A collaboration effort between Professor Hee-Sung Park from the Department of Chemistry and Professor Chan Bae Park from Ajou University produced a new technology that allows for the expansion of the genetic code of house mice (Mus musculus) through the integration of unnatural amino acids at a target protein using the regulation of acetylation. The technique will contribute to the recognition and elimination of aberrant cellular proteins that lead to severe diseases such as diabetes, dementia, and cancer.
Human cells create over 20,000 variant proteins which, shortly after formation, go under post-translational modifications — acetylation being one of such — that govern protein function. Conversely, any disturbance during modification results in anomalous proteins, a major cause of cancer cells. A previous method called amber codon suppression technique has been successfully implemented to modify various multicellular organisms; yet regulating the proteins of multiorgan organisms, especially mammals, proved to be complex and difficult to achieve.
The team’s approach resolved the problem by inserting transgenes into the mouse genome to allocate site-specific addition of unnatural amino acids (UAAs).
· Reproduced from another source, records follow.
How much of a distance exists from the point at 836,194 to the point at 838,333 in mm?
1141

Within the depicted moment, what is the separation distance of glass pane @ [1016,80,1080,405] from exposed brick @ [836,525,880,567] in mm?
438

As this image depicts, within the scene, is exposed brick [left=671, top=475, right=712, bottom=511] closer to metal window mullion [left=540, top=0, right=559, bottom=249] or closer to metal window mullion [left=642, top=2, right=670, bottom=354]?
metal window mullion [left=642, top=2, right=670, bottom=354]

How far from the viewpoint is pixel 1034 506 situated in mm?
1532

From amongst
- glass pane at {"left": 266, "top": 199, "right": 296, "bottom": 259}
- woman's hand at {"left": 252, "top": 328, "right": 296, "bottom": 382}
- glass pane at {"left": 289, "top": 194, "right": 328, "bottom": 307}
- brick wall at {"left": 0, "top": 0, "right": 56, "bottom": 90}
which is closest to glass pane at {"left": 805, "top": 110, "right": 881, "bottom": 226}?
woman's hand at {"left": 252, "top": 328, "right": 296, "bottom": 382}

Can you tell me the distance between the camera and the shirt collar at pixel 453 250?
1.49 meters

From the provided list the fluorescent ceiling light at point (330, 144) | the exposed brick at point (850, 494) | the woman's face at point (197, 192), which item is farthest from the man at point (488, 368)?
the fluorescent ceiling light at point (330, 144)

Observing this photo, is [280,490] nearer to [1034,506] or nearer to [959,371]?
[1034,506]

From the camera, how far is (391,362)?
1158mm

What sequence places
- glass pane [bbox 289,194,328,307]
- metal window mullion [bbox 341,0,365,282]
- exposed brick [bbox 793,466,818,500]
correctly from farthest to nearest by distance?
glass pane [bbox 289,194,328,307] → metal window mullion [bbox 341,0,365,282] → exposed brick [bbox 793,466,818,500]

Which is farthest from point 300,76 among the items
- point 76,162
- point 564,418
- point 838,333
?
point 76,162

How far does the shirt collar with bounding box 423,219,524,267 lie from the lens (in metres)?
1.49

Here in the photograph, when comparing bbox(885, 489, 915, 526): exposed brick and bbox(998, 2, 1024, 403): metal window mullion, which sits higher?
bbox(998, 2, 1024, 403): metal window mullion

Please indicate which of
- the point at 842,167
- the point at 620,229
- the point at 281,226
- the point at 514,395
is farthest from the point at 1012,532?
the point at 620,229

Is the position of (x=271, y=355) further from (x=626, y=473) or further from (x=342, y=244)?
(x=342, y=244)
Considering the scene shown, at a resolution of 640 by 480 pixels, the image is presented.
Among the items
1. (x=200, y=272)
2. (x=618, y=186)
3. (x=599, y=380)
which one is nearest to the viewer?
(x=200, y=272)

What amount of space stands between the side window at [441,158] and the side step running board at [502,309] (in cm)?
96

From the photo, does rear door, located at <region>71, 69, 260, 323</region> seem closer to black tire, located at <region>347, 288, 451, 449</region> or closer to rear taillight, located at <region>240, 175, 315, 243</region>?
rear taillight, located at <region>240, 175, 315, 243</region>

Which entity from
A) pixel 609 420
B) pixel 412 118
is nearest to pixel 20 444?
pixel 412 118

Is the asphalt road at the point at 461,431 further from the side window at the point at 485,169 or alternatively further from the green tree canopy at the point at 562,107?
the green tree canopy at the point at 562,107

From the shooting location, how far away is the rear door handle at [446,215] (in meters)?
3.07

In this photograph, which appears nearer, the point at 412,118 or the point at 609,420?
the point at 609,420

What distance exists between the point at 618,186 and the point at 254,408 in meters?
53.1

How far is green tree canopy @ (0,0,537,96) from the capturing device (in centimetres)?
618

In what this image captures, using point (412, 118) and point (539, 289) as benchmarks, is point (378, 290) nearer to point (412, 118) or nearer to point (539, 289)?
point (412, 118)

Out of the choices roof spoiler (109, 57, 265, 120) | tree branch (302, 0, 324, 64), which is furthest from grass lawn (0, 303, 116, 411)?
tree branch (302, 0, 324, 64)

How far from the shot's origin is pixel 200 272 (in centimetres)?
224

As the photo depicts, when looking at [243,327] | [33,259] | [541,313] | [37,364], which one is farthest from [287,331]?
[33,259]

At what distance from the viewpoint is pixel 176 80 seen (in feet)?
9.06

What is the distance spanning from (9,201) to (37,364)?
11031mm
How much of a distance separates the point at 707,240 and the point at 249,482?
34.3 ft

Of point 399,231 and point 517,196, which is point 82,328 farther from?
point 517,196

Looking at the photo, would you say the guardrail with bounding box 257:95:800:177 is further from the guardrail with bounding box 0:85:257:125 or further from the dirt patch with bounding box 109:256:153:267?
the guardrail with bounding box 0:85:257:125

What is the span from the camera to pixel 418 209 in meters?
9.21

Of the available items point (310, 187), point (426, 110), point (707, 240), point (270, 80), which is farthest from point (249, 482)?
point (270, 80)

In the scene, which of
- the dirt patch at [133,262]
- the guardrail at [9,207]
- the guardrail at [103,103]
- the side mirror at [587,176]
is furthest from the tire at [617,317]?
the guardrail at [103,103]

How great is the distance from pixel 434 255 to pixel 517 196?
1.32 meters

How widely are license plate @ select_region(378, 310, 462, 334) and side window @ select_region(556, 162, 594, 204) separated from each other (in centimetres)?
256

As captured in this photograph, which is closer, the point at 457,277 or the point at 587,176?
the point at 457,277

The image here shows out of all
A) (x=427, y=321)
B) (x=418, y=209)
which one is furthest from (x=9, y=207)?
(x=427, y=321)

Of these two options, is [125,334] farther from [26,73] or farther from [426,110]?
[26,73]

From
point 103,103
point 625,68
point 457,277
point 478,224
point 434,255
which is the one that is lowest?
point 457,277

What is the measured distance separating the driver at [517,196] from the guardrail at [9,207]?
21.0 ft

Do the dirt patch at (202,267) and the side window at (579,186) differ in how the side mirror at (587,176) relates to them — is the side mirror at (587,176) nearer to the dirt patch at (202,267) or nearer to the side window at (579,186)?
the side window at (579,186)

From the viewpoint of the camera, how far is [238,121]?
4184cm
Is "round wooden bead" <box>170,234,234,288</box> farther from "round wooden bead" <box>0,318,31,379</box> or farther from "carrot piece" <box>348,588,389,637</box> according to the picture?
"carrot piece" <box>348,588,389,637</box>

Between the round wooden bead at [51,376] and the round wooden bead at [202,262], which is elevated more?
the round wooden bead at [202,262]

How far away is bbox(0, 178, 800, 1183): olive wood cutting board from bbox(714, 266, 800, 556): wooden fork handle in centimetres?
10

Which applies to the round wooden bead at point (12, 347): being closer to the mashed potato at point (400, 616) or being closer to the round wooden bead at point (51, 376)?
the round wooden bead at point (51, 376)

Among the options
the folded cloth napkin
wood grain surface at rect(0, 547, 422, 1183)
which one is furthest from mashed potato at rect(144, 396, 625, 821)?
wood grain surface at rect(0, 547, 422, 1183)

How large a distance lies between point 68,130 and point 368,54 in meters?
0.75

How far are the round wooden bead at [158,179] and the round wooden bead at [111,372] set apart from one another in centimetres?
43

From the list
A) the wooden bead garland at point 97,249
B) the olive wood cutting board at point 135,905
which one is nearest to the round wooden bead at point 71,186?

In layman’s terms, the researchers inserted a modified version of the lysine into the house mice, which allowed for the control of the acetylation. Acetylation is a process incorporating the transfer of Nε-acetyl- lysine from one molecule to another. In the research, the scientists used recombinant green fluorescent protein from transgenic house mice as models for control of the acetylation.
They succeeded in directing acetylation during specific temporal and spatial frames in the mice. Furthermore, they restrained the abnormality in proteins to certain organs, such as livers and kidneys. The research may serve as the forefront to uncovering the causes of various diseases in mammals. More specifically, the extreme similarities between the genome of the house mice and that of humans suggest its future application in human physiology and treating diseases.
The study was published on Nature Communications on February 21.